George Orwell
Sin blanca en París y Londres
Título original: Down and Out in Paris and London
George Orwell, 1933
Traducción: Miguel Temprano
García
¡Oh, pernicioso
mal, condición de la pobreza!
CHAUCER
I
La rue du Coq d’Or, París, las
siete de la mañana. Una sucesión de gritos furiosos y ahogados procedentes de
la calle. Madame Monce, que regentaba
el pequeño hotel que había enfrente del mío, había salido a la acera para
increpar a una huésped del tercer piso. Llevaba los pies desnudos metidos en un
par de zuecos y el pelo gris suelto.
Madame Monce: Sacrée salope! ¿Cuántas veces le he dicho que no aplaste las chinches contra el
empapelado? Cree que ha comprado el hotel, ¿eh? ¿Por qué no las tira por la
ventana como todo el mundo? Espèce de
traînée!
La mujer del tercer piso: Va donc, eh! Vieille vache!
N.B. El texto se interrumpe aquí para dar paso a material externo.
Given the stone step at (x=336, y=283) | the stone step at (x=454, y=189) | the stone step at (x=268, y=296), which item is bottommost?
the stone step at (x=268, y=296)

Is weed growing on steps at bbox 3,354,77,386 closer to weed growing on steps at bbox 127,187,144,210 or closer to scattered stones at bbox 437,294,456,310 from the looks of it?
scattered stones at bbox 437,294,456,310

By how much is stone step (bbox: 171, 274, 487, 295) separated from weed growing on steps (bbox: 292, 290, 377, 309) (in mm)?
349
Después un variopinto coro de
gritos a medida que se iban abriendo ventanas por doquier y media calle
participaba en la discusión. Diez minutos más tarde callaron de repente cuando
pasó un escuadrón de caballería y la gente dejó de gritar para contemplarlos.
Esbozo esa escena, solo para
transmitir parte del espíritu de la rue du Coq d’Or. No es que las discusiones
fuesen constantes, pero aun así rara vez pasaba una mañana sin al menos un
estallido como el descrito. Las disputas, los gritos desolados de los
vendedores ambulantes, los chillidos de los niños buscando peladuras de naranja
entre los adoquines y, de noche, los cánticos a voz en grito y el hedor agrio
de los carros de la basura constituían el ambiente de la calle.
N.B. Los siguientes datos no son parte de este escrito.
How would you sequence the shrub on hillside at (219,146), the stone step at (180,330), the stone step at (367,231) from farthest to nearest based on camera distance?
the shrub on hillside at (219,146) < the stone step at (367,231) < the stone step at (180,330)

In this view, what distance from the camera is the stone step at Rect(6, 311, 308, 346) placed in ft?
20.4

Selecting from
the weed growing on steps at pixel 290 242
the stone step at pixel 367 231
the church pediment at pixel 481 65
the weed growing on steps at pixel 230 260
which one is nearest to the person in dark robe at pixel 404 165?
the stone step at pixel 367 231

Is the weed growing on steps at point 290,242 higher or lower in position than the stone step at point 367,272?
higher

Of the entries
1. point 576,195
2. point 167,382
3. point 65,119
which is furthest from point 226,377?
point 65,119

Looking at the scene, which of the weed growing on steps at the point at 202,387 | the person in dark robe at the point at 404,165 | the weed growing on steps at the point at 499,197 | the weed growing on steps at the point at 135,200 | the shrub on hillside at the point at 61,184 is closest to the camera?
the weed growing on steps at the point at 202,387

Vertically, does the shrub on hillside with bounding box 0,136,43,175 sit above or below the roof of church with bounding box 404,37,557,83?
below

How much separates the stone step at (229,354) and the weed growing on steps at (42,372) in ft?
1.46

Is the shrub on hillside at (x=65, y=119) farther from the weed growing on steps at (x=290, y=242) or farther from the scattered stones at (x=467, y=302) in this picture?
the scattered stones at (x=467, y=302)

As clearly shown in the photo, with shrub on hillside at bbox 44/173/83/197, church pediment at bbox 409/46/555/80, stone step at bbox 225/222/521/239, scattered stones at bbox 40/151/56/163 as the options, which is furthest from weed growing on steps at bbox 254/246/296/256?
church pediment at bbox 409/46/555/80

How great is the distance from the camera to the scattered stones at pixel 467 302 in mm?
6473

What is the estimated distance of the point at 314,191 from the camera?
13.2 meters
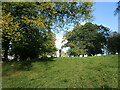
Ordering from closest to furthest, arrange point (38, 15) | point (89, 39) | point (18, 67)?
point (38, 15) < point (18, 67) < point (89, 39)

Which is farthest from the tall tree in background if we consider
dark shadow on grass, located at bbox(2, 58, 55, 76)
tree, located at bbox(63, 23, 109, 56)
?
tree, located at bbox(63, 23, 109, 56)

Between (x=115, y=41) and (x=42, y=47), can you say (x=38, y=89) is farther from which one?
(x=115, y=41)

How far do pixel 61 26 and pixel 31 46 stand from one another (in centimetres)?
571

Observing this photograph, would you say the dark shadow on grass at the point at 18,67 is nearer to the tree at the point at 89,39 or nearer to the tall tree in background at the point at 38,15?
the tall tree in background at the point at 38,15

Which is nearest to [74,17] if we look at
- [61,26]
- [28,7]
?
[61,26]

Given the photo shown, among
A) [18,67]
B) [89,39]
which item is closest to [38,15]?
[18,67]

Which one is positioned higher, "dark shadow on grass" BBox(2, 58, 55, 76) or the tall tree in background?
the tall tree in background

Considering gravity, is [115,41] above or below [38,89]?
above

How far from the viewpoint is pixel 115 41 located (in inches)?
1505

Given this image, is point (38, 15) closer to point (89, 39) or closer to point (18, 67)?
point (18, 67)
Era una callejuela muy estrecha:
una hondonada de casas altas y leprosas que se inclinaban las unas contra las
otras en extrañas poses, como si las hubiesen congelado en el momento de ir a
derrumbarse. Todas las casas eran hoteles y estaban abarrotadas de huéspedes
hasta el tejado, la mayoría polacos, árabes e italianos. Al pie de los hoteles
había pequeños bistros, donde podías
emborracharte por el equivalente a un chelín. Los sábados por la noche cerca de
un tercio de la población masculina del barrio estaba ebria. Había peleas por
las mujeres y los peones árabes que vivían en los hoteles más baratos tenían
misteriosas pendencias que zanjaban a silletazos y de vez en cuando con
revólveres. De noche los policías solo se aventuraban en esa calle de dos en
dos. Era un sitio bastante ruidoso. Y, no obstante, entre la suciedad y el
estrépito, vivían los acostumbrados tenderos franceses respetables, panaderos,
lavanderas y demás, que se ocupaban de sus asuntos y amasaban discretamente
pequeñas fortunas. Como barrio bajo parisino era bastante representativo.
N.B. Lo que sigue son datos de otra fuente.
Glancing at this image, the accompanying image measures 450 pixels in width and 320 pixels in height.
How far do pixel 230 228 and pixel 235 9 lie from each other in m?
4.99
Mi hotel se llamaba Hôtel des
Trois Moineaux. Era una conejera desvencijada de cinco pisos, separados por
tabiques de madera en cuarenta habitaciones. Los cuartos eran pequeños y
estaban siempre sucios porque no había camarera y madame F., la patronne,
no tenía tiempo de barrer. Las paredes eran muy finas y para ocultar las
grietas las habían cubierto con capas y capas de empapelado rosa, que se había
desprendido y daba cobijo a innumerables chinches. Cerca del techo, largas
filas de chinches desfilaban a diario como columnas de soldados, y por la noche
descendían hambrientas, de forma que cada pocas horas había que levantarse y
matarlas en hecatombes. A veces, cuando había demasiadas, quemábamos azufre
para expulsarlas a la habitación de al lado; y el otro huésped respondía
quemando a su vez azufre en la habitación para enviarlas de vuelta. Era un
lugar mugriento pero acogedor, pues madame
F. y su marido eran buenas personas. El precio del alquiler de las habitaciones
oscilaba entre treinta y cincuenta francos por semana.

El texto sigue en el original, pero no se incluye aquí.